1/4 cup mild-flavored olive oil
1 enormous yellow onion, chopped
1 heaping teaspoon cumin seeds, toasted
large bunch of cilantro, stalks and leaves roughly separated
3 jalapeno chili peppers, two of the three seeded, chopped into small pieces
4 cloves garlic, minced
a 1 1/2 inch chunk of ginger, grated
2 teaspoons turmeric
1 teaspoon fine-grain sea salt
28 oz can diced tomatoes
1 large cauliflower, cut into florets
1 sweet potato, peeled & cubed
2 potatoes, peeled & cubed
2 teaspoons garam masala
1.) Grab your biggest Dutch Oven or heavy-bottomed pot and heat the oil over medium heat. Add the onion and cumin seeds and saute for 10 minutes or so; until beginning to turn golden.
2.) Add the cilantro stalks, chilies, garlic, ginger, turmeric, and salt and stir to distribute evenly. Cook for 2 minutes.
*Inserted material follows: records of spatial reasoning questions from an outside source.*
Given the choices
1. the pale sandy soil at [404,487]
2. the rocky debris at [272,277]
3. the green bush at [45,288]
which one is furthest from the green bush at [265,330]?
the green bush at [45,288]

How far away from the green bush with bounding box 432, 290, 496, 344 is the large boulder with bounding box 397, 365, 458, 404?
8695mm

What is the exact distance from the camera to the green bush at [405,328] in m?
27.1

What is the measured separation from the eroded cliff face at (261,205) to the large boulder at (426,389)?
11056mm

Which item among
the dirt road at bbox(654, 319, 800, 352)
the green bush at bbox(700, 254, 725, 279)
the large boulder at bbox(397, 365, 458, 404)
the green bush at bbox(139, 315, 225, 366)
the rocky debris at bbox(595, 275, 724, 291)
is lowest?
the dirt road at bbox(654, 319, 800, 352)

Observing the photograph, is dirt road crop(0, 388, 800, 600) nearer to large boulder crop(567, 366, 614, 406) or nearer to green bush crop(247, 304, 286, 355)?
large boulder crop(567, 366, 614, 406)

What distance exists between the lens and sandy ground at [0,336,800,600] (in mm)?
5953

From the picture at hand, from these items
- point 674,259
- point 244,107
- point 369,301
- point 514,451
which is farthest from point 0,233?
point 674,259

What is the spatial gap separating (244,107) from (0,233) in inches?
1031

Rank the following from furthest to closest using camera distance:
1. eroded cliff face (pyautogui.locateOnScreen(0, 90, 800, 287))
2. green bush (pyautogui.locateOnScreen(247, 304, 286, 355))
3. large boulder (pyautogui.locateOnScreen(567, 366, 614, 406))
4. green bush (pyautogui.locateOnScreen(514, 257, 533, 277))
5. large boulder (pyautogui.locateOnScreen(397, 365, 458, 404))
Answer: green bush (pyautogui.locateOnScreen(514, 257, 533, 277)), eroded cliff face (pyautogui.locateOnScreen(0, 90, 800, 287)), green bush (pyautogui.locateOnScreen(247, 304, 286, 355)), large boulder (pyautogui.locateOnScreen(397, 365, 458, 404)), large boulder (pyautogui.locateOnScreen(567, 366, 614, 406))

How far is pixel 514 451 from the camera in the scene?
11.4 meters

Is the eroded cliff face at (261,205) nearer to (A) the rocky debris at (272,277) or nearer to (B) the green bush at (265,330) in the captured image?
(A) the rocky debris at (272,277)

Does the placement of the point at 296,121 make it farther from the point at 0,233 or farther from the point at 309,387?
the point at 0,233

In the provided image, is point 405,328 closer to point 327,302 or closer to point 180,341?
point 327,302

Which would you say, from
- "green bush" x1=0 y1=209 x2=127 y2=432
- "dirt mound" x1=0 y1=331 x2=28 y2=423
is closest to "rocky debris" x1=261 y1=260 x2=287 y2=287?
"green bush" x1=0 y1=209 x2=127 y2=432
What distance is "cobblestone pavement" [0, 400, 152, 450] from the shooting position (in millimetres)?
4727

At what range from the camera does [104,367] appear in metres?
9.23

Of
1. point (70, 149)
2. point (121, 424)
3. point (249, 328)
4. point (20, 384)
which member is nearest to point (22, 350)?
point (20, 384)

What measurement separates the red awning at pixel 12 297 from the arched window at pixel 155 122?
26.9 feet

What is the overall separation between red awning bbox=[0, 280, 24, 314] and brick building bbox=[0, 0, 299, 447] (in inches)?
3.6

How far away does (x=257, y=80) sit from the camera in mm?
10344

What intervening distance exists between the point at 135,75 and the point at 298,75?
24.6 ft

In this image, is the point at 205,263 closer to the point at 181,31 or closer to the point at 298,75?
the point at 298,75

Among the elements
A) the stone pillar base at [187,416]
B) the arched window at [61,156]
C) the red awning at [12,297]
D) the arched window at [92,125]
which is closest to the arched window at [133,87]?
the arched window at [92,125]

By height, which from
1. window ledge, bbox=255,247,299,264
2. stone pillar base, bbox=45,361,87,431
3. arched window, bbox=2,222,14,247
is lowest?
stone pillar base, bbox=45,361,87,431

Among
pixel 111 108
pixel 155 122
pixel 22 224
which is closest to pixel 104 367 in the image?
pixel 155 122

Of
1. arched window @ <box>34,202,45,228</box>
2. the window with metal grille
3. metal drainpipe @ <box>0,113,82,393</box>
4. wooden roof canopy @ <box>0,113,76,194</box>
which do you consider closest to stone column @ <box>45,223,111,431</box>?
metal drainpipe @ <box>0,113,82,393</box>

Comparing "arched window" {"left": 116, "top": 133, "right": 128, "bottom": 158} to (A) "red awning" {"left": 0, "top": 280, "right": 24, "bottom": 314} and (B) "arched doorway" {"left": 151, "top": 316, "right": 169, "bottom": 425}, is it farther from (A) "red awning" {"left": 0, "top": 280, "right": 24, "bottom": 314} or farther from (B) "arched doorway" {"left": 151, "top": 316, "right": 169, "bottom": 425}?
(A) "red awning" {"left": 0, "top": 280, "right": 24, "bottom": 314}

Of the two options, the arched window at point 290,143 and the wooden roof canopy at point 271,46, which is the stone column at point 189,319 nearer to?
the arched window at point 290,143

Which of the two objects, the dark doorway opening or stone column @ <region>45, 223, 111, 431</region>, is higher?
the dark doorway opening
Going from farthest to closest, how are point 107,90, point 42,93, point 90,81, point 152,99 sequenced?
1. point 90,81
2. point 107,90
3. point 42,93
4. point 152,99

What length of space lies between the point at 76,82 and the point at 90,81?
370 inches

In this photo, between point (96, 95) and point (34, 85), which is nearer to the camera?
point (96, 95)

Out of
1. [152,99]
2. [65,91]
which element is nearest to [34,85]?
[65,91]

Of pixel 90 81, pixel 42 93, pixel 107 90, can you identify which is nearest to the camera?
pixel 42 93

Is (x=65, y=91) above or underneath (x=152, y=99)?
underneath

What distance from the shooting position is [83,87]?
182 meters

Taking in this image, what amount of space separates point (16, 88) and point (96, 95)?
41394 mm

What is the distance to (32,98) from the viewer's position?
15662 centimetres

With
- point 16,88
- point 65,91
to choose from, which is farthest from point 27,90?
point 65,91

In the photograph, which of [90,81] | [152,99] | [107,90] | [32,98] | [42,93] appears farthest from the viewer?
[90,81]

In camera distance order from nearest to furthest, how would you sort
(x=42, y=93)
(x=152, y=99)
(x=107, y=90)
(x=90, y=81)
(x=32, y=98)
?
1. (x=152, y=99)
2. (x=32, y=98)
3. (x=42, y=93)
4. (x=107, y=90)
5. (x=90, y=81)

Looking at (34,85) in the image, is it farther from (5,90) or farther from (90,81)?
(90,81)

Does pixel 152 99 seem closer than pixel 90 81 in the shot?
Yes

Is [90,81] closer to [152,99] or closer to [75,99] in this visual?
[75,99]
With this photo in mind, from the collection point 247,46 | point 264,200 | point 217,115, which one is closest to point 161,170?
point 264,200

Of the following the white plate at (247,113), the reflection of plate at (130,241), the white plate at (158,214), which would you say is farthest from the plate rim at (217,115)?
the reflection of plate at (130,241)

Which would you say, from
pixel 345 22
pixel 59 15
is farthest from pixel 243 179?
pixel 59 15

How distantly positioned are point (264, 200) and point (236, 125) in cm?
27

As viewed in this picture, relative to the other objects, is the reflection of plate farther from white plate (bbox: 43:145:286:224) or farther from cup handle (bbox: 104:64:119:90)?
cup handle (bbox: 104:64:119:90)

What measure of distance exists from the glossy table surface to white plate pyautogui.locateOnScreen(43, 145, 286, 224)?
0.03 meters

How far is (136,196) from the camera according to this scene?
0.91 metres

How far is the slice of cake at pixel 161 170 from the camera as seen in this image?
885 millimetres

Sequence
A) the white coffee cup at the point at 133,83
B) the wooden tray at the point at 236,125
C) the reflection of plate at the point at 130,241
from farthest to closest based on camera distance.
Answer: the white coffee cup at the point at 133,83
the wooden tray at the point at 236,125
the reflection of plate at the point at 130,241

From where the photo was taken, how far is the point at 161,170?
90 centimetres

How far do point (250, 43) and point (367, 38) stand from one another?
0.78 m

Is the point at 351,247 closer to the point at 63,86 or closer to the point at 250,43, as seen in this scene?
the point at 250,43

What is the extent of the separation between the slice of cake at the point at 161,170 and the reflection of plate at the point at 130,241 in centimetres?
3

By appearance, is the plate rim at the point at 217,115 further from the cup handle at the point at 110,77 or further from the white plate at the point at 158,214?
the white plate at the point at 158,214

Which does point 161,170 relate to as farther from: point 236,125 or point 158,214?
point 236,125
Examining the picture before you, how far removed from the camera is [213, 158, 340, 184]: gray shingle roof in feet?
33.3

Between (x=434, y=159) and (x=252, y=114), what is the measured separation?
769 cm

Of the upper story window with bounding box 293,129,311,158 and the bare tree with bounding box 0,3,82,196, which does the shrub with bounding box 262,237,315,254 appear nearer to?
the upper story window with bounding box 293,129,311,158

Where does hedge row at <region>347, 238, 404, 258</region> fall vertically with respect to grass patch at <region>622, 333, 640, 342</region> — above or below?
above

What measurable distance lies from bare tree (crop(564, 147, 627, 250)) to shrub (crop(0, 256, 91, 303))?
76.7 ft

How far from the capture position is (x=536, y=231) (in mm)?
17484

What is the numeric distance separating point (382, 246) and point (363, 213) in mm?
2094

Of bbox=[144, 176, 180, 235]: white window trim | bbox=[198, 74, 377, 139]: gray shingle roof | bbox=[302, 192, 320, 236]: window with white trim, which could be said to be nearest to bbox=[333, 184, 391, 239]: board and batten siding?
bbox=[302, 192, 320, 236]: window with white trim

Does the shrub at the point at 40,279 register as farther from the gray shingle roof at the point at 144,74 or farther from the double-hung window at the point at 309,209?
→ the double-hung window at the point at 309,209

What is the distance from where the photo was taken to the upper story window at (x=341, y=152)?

3.) Add tomatoes, cauliflower, and potatoes. Stir to coat. Bring to a boil and then reduce heat and simmer until vegetables are fork-tender; 20 minutes or so.
4.) Stir in garam masala. Sprinkle the curry with the cilantro leaves, reserving some as serving garnishes. Turn off heat, cover, and let sit for as long as possible before serving to allow the flavors to settle and develop. Serve garnished with reserved cilantro leaves.